*Directions*:
Set the listing down again exactly, please, apart from its pictures.
┌─ Input material
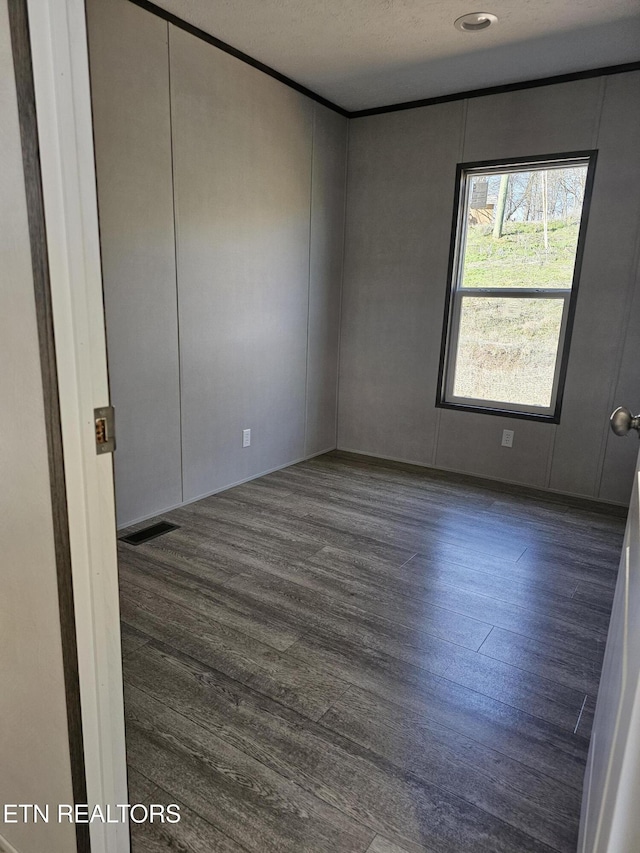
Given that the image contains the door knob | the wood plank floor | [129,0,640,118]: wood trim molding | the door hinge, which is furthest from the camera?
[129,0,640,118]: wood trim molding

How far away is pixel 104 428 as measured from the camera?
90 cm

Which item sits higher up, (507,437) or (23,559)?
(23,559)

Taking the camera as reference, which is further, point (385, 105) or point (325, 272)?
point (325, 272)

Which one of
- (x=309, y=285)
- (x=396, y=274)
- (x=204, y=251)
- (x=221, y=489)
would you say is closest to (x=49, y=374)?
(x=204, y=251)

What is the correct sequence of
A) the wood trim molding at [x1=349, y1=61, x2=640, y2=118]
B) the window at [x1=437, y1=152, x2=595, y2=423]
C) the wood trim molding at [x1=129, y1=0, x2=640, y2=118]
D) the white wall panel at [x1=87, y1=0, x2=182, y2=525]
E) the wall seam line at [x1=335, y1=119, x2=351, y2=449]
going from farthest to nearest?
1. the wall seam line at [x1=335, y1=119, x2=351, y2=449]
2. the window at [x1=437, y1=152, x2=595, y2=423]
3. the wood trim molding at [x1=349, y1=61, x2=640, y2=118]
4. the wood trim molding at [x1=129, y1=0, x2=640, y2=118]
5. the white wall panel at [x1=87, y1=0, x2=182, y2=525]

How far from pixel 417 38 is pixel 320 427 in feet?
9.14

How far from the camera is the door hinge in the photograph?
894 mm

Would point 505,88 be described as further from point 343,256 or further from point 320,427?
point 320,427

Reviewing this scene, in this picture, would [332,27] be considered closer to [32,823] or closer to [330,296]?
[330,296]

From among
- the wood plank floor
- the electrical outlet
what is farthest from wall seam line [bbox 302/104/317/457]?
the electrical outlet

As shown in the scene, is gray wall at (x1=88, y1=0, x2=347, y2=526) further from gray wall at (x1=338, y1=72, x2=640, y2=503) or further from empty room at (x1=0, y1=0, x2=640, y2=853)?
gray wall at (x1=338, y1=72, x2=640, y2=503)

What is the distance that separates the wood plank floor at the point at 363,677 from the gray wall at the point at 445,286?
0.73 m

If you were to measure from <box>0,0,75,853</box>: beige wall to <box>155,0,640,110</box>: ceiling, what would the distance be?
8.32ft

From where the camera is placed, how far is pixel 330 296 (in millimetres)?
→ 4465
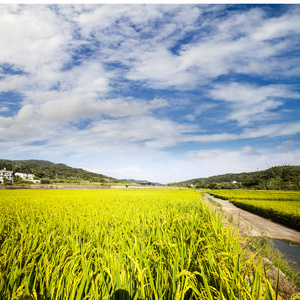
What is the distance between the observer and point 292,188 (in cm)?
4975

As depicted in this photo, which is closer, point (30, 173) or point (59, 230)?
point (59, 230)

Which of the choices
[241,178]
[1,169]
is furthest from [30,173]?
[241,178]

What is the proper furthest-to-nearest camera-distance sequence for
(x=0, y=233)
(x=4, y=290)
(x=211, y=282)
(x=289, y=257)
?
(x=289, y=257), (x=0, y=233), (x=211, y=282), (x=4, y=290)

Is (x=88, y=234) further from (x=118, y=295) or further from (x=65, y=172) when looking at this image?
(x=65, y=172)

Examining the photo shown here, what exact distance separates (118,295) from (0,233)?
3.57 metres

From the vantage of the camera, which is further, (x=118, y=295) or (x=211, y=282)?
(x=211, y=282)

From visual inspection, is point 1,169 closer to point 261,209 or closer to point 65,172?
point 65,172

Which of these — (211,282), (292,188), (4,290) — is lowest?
└─
*Solved exercise*:
Given that the image contains the door knob | the wood plank floor | [129,0,640,118]: wood trim molding | the door hinge, which is furthest from the camera?
[129,0,640,118]: wood trim molding

How far away is pixel 104 428 as measured from the camera?
90 cm

Which item sits higher up, (507,437) or (23,559)?
(23,559)

Taking the camera as reference, which is further, point (385, 105) or point (325, 272)?
point (325, 272)

Which one of
- (x=309, y=285)
- (x=396, y=274)
- (x=204, y=251)
- (x=221, y=489)
would you say is closest to (x=49, y=374)?
(x=204, y=251)

What is the correct sequence of
A) the wood trim molding at [x1=349, y1=61, x2=640, y2=118]
B) the window at [x1=437, y1=152, x2=595, y2=423]
C) the wood trim molding at [x1=129, y1=0, x2=640, y2=118]
D) the white wall panel at [x1=87, y1=0, x2=182, y2=525]
E) the wall seam line at [x1=335, y1=119, x2=351, y2=449]
going from farthest to nearest?
1. the wall seam line at [x1=335, y1=119, x2=351, y2=449]
2. the window at [x1=437, y1=152, x2=595, y2=423]
3. the wood trim molding at [x1=349, y1=61, x2=640, y2=118]
4. the wood trim molding at [x1=129, y1=0, x2=640, y2=118]
5. the white wall panel at [x1=87, y1=0, x2=182, y2=525]

How far from pixel 417 38 is pixel 320 427 in feet?
9.14

How far from the camera is the door hinge in the photograph?
894 mm

Would point 505,88 be described as further from point 343,256 or further from point 320,427?
point 320,427

Reviewing this scene, in this picture, would [332,27] be considered closer to [32,823] or closer to [330,296]?
[330,296]

From among
- the wood plank floor
- the electrical outlet
what is farthest from wall seam line [bbox 302/104/317/457]?
the electrical outlet

As shown in the scene, is gray wall at (x1=88, y1=0, x2=347, y2=526) further from gray wall at (x1=338, y1=72, x2=640, y2=503) or further from empty room at (x1=0, y1=0, x2=640, y2=853)?
gray wall at (x1=338, y1=72, x2=640, y2=503)

What is the distance that separates the wood plank floor at the point at 363,677 from the gray wall at the point at 445,286?
0.73 m

If you were to measure from <box>0,0,75,853</box>: beige wall to <box>155,0,640,110</box>: ceiling, what would the distance be?
8.32ft

From where the camera is placed, how far is pixel 330 296 (in millimetres)?
→ 4465
What is the distance between the observer and point 292,188 (in cm)?
4975

As depicted in this photo, which is closer, point (30, 173) or point (59, 230)?
point (59, 230)

Which of the choices
[241,178]
[1,169]
is furthest from [30,173]?
[241,178]

What is the proper furthest-to-nearest camera-distance sequence for
(x=0, y=233)
(x=4, y=290)
(x=211, y=282)
(x=289, y=257)
?
(x=289, y=257), (x=0, y=233), (x=211, y=282), (x=4, y=290)

Is (x=88, y=234) further from (x=118, y=295) or further from (x=65, y=172) when looking at this image?
(x=65, y=172)

Examining the photo shown here, what exact distance separates (118,295) from (0,233)?
3.57 metres

From the vantage of the camera, which is further, (x=118, y=295) or (x=211, y=282)?
(x=211, y=282)

From visual inspection, is point 1,169 closer to point 261,209 or closer to point 65,172?
point 65,172

Which of these — (211,282), (292,188), (4,290) — is lowest?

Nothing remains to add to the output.